* Exercise:
Return each line of the data below verbatim; pictures are to be left out.

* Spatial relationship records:
╔══
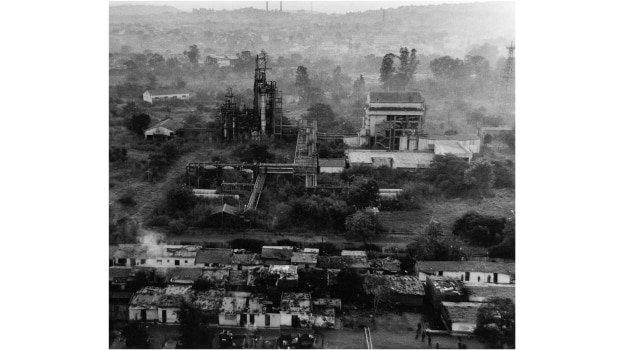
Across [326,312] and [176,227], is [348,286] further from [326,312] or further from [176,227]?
[176,227]

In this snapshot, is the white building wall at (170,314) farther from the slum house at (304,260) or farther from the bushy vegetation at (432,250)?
the bushy vegetation at (432,250)

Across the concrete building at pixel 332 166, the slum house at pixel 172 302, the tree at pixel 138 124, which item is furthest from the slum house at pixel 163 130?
the slum house at pixel 172 302

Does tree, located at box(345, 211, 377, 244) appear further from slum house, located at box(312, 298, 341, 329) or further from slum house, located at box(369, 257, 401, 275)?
slum house, located at box(312, 298, 341, 329)

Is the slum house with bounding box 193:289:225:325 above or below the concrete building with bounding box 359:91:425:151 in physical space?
below

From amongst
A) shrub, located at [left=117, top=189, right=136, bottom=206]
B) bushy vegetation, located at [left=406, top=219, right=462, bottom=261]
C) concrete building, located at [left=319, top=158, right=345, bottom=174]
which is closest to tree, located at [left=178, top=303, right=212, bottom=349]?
shrub, located at [left=117, top=189, right=136, bottom=206]

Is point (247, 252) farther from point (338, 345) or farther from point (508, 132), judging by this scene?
point (508, 132)

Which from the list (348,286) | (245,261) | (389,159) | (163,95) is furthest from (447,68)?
(245,261)
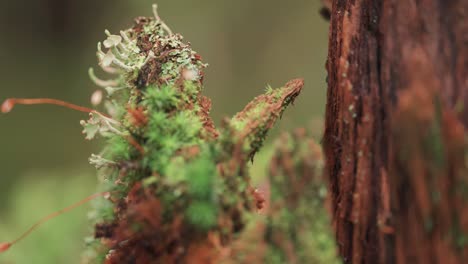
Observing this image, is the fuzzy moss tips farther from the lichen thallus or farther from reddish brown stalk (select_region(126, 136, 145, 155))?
reddish brown stalk (select_region(126, 136, 145, 155))

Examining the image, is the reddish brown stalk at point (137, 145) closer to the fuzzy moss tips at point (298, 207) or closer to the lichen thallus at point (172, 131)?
the lichen thallus at point (172, 131)

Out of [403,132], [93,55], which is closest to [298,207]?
[403,132]

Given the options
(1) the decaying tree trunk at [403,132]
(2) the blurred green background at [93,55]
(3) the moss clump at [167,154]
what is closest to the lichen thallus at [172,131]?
(3) the moss clump at [167,154]

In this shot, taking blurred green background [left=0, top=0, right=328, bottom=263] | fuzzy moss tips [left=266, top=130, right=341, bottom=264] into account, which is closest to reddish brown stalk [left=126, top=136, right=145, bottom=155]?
fuzzy moss tips [left=266, top=130, right=341, bottom=264]

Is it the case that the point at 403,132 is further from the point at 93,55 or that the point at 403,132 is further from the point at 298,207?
the point at 93,55

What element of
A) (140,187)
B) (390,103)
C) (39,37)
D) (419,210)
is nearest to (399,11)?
(390,103)

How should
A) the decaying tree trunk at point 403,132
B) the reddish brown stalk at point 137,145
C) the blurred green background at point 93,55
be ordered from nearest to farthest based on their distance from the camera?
1. the decaying tree trunk at point 403,132
2. the reddish brown stalk at point 137,145
3. the blurred green background at point 93,55

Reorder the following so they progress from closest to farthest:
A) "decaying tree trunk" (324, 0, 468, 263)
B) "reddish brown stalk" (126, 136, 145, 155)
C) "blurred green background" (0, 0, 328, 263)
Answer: "decaying tree trunk" (324, 0, 468, 263) → "reddish brown stalk" (126, 136, 145, 155) → "blurred green background" (0, 0, 328, 263)
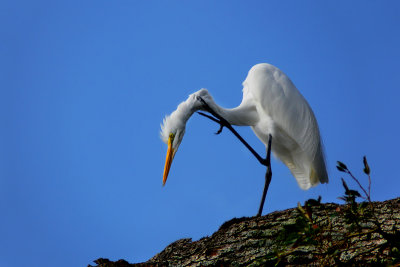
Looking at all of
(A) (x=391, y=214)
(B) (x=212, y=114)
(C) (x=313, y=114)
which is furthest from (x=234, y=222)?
(C) (x=313, y=114)

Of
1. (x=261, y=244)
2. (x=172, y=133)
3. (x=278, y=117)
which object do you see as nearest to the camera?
(x=261, y=244)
╚══
* Final answer:
Across [326,312] and [176,227], is [348,286] further from [326,312] or further from [176,227]?
[176,227]

In this snapshot, is the white building wall at (170,314) farther from the slum house at (304,260) or farther from the bushy vegetation at (432,250)?
the bushy vegetation at (432,250)

Across the concrete building at pixel 332 166, the slum house at pixel 172 302, the tree at pixel 138 124, which item is furthest from the slum house at pixel 163 130?
the slum house at pixel 172 302

Does tree, located at box(345, 211, 377, 244) appear further from slum house, located at box(312, 298, 341, 329) or further from slum house, located at box(369, 257, 401, 275)?
slum house, located at box(312, 298, 341, 329)

Is the slum house with bounding box 193:289:225:325 above or below the concrete building with bounding box 359:91:425:151 in physical space?
below

From amongst
A) shrub, located at [left=117, top=189, right=136, bottom=206]
B) bushy vegetation, located at [left=406, top=219, right=462, bottom=261]
C) concrete building, located at [left=319, top=158, right=345, bottom=174]
which is closest to tree, located at [left=178, top=303, right=212, bottom=349]?
shrub, located at [left=117, top=189, right=136, bottom=206]

Is point (247, 252) farther from point (338, 345) or farther from point (508, 132), judging by this scene?
point (508, 132)

Which from the list (348,286) | (245,261) | (389,159) | (163,95) is furthest from (447,68)?
(245,261)
Observing this image, is the fuzzy moss tips farther from the lichen thallus or farther from reddish brown stalk (select_region(126, 136, 145, 155))?
reddish brown stalk (select_region(126, 136, 145, 155))

Examining the image, is the reddish brown stalk at point (137, 145) closer to the fuzzy moss tips at point (298, 207) or closer to the lichen thallus at point (172, 131)?
the lichen thallus at point (172, 131)

Out of [403,132], [93,55], which is closest to [298,207]?
[403,132]

Given the options
(1) the decaying tree trunk at [403,132]
(2) the blurred green background at [93,55]
(3) the moss clump at [167,154]
what is closest to the lichen thallus at [172,131]?
(3) the moss clump at [167,154]

In this shot, taking blurred green background [left=0, top=0, right=328, bottom=263] | fuzzy moss tips [left=266, top=130, right=341, bottom=264] into account, which is closest to reddish brown stalk [left=126, top=136, right=145, bottom=155]?
fuzzy moss tips [left=266, top=130, right=341, bottom=264]

Is it the case that the point at 403,132 is further from the point at 93,55 or that the point at 403,132 is further from the point at 298,207?
the point at 93,55

What element of
A) (140,187)
B) (390,103)
C) (39,37)
D) (419,210)
is nearest to (399,11)?
(390,103)

How should
A) the decaying tree trunk at point 403,132
B) the reddish brown stalk at point 137,145
C) the blurred green background at point 93,55
be ordered from nearest to farthest based on their distance from the camera?
1. the decaying tree trunk at point 403,132
2. the reddish brown stalk at point 137,145
3. the blurred green background at point 93,55

Reorder the following so they progress from closest to farthest:
A) "decaying tree trunk" (324, 0, 468, 263)
B) "reddish brown stalk" (126, 136, 145, 155)
C) "blurred green background" (0, 0, 328, 263)
Answer: "decaying tree trunk" (324, 0, 468, 263) → "reddish brown stalk" (126, 136, 145, 155) → "blurred green background" (0, 0, 328, 263)
Looking at all of
(A) (x=391, y=214)
(B) (x=212, y=114)
(C) (x=313, y=114)
which is furthest from (x=234, y=222)?
(C) (x=313, y=114)

Of
1. (x=261, y=244)
2. (x=172, y=133)
3. (x=278, y=117)
which object do you see as nearest to the camera?
(x=261, y=244)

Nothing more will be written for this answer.